Just 12% of the US population, African-Americans account for nearly 50% of the HIV/AIDS cases in the country.
Cato T. Laurencin MD, PhD
A report on the state of HIV/AIDS in the African-American community highlighted an alarming health disparity gap—while Black Americans represent 12% of the population, they now account for close to 50% of the total reported HIV/AIDS cases in the US.
The paper, “HIV/AIDS and the African-American Community 2018: a Decade Call to Action,” was led by Cato T. Laurencin MD, PhD, Chief Executive Officer, Connecticut Institute for Clinical and Translational Science (CICATS), and director of the Institute for Regenerative Engineering.
Laurencin and his co-authors call for a more assertive approach to the HIV/AIDS epidemic in the African-American community, noting that their call to action a decade ago has not successfully addressed the situation. In fact, some aspects have worsened: the number of African-American males diagnosed with HIV increased 29% from 2005 to 2016.
From 2005 to 2016, the number of cases of HIV/AIDS in Black women and female adolescents from heterosexual contact increased 75% from 2,392 to 4,189 and during the same time, there was a 76% increase in diagnoses of heterosexual Black men.
A more dramatic increase occurred among Black men who have sex with men (MSM), who had a 154% increase in HIV incidence from 4,020 in 2005 to 10,223 in 2016. The paper called attention to the stigmatization of homosexuality, particularly in the African-American Church, and suggested that the importance of the Church in the Black community could account for the high incidence of HIV among Black MSM who may be more likely to hide sexual activities and less likely to get tested.
"It is clear that much more needs to be done to address the fact that African-Americans continue to be overrepresented across all categories of transmission," said Laurencin in a statement.
Incarceration also exerts outsized influence on the African-American population—in 2016, 32% of US state and federal prisoners were Black. African-Americans are over 5 times as likely to be imprisoned as white Americans, and prisoners are 5 times more likely to be diagnosed with HIV/AIDS as those not incarcerated. The authors state that many prisons refuse to “test, prevent and treat” HIV among prisoners, contributing to the “virus that fuels the epidemic in African-American communities.”
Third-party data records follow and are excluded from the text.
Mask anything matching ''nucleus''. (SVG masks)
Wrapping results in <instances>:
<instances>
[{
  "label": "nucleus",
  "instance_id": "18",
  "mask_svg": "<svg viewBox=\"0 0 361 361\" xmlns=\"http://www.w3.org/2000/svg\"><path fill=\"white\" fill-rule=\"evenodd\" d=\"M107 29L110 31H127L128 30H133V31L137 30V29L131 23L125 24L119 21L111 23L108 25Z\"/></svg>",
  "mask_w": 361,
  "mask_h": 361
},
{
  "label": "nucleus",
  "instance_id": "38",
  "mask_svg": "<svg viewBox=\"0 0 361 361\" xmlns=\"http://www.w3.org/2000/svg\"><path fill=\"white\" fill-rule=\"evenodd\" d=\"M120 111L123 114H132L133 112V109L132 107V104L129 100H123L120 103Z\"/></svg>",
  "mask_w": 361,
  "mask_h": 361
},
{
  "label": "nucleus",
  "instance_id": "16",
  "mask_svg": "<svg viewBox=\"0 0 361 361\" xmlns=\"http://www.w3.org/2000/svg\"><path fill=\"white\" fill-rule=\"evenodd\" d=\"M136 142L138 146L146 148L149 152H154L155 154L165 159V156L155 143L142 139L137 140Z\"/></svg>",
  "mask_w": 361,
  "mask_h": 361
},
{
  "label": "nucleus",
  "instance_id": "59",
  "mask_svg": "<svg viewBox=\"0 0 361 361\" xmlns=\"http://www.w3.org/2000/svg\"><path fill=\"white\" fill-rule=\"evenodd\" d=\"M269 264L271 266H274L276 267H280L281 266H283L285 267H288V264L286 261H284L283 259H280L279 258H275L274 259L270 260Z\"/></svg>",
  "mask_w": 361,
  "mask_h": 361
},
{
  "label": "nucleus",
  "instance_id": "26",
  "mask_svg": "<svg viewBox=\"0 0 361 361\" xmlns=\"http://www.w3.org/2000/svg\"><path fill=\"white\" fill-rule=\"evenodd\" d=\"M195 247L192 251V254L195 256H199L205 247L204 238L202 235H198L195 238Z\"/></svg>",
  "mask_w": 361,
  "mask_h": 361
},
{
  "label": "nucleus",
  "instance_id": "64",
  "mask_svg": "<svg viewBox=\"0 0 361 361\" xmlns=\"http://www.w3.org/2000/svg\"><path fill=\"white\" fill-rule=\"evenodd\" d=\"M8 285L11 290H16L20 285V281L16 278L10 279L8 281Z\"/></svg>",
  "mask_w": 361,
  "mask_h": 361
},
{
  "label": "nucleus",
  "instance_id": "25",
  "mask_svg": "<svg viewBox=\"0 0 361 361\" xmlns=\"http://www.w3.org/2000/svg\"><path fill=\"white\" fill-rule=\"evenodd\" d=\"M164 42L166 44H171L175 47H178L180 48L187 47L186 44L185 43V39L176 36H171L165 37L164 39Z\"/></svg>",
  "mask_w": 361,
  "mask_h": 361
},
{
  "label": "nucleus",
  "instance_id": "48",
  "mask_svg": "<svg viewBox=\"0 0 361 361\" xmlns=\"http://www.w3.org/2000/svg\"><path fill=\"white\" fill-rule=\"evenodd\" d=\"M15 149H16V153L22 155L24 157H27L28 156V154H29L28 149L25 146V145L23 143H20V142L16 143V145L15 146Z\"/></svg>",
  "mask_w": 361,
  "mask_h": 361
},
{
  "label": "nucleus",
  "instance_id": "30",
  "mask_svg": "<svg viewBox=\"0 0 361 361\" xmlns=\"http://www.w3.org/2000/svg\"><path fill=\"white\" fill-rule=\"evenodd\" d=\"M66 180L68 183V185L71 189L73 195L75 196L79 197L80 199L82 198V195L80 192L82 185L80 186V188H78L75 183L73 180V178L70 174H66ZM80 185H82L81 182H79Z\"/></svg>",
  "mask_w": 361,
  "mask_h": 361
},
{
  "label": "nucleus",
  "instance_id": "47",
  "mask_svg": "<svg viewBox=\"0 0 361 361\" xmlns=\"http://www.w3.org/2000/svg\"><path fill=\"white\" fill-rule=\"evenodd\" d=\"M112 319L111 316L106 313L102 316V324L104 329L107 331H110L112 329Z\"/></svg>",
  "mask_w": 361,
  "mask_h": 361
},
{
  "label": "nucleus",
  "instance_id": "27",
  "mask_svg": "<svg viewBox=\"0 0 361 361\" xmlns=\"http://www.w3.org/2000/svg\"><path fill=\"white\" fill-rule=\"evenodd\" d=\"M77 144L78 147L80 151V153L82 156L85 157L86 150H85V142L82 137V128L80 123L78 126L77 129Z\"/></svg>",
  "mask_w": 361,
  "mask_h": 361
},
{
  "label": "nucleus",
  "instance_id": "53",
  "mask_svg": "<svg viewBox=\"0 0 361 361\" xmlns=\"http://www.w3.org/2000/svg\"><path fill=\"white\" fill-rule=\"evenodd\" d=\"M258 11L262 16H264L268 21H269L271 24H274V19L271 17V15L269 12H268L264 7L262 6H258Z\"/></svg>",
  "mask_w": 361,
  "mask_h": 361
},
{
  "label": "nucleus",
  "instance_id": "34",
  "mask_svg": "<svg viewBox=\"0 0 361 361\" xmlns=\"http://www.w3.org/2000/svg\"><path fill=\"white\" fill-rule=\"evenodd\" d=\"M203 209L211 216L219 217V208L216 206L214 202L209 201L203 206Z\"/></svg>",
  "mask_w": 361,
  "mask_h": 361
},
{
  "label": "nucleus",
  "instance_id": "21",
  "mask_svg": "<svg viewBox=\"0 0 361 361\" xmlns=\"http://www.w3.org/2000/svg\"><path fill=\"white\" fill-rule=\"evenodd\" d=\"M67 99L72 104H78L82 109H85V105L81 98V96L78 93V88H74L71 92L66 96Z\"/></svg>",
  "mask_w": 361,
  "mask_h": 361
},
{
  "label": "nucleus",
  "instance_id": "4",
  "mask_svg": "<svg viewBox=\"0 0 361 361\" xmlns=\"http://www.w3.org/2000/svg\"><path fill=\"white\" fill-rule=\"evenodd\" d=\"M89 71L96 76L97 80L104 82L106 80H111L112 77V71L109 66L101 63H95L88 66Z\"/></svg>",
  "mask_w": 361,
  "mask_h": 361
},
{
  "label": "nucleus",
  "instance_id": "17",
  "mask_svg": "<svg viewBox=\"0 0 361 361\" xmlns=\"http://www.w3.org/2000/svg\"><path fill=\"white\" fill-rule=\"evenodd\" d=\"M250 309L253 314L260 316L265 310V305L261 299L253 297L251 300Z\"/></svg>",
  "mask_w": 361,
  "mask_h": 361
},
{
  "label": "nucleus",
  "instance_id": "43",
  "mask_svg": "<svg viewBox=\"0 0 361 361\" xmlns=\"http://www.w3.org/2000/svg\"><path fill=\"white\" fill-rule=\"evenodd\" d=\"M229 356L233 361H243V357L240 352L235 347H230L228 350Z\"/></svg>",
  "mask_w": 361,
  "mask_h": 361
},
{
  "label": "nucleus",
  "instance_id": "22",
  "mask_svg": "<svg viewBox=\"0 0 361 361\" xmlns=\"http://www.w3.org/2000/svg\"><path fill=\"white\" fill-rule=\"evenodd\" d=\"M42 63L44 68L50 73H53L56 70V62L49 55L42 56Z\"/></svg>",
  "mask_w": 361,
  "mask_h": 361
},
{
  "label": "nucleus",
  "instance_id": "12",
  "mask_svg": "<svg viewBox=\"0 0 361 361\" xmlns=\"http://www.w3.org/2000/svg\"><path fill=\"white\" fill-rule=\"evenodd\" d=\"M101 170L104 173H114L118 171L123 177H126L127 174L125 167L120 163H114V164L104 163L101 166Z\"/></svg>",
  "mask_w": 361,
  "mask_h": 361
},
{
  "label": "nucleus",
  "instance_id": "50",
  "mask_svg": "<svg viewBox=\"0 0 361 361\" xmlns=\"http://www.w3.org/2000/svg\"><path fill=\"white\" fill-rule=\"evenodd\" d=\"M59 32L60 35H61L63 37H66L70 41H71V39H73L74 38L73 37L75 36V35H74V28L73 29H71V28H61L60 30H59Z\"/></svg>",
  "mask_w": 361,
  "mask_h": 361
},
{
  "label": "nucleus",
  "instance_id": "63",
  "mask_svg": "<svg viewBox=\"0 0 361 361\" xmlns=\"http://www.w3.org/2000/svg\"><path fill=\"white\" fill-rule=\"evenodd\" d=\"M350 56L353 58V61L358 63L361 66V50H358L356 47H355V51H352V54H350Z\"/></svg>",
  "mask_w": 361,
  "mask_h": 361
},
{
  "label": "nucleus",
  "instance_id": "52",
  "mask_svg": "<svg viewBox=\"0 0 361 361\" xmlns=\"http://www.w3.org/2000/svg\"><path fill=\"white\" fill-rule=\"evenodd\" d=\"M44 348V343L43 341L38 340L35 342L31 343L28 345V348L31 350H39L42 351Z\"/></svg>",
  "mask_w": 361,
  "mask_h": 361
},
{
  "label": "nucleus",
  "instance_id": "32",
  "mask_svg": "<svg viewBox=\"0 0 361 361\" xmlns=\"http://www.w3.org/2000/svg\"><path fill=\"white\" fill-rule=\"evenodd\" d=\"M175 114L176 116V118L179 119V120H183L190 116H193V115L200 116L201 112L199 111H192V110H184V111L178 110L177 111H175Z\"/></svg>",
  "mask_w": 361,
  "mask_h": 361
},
Access to healthcare outside of the prison system is challenging as well. In 2013, 87% of African-Americans were aware of their positive HIV status, but just 49% had achieved viral suppression. “The barriers to access to healthcare and treatment such as lack of availability of services and the deficiency of culturally competent care must be addressed,” wrote the authors.
The study authors emphasized the need for an intersectional approach to the wide array of factors involved in order to find a solution that will eradicate HIV/AIDS in the US.
“While higher rates of poverty and prevalence of negative socio-economic determinants in African-Americans are important underlying factors, we believe that a concerted, re-dedicated effort (as can be seen with other national health emergencies such as opioid addiction) can create meaningful change in the decade to come,” wrote the authors.
The study authors recommend a 5-step action plan calling upon medical professionals and public health leaders to immerse themselves in African-American communities, eliminate their prejudices and unconscious biases, become knowledgeable about HIV treatment options and other issues, advocate for an end to the epidemic and for the eradication of secondary factors such as incarceration rates, poverty, and STDs, and proactively create solutions that fit the changing needs of affected populations.
“This must be an “all hands” effort,” concluded the authors. “We are hopeful that with renewed vigor and re-dedication, the next 10 years will demonstrate dramatic progress towards reversing this disease in the African-American community.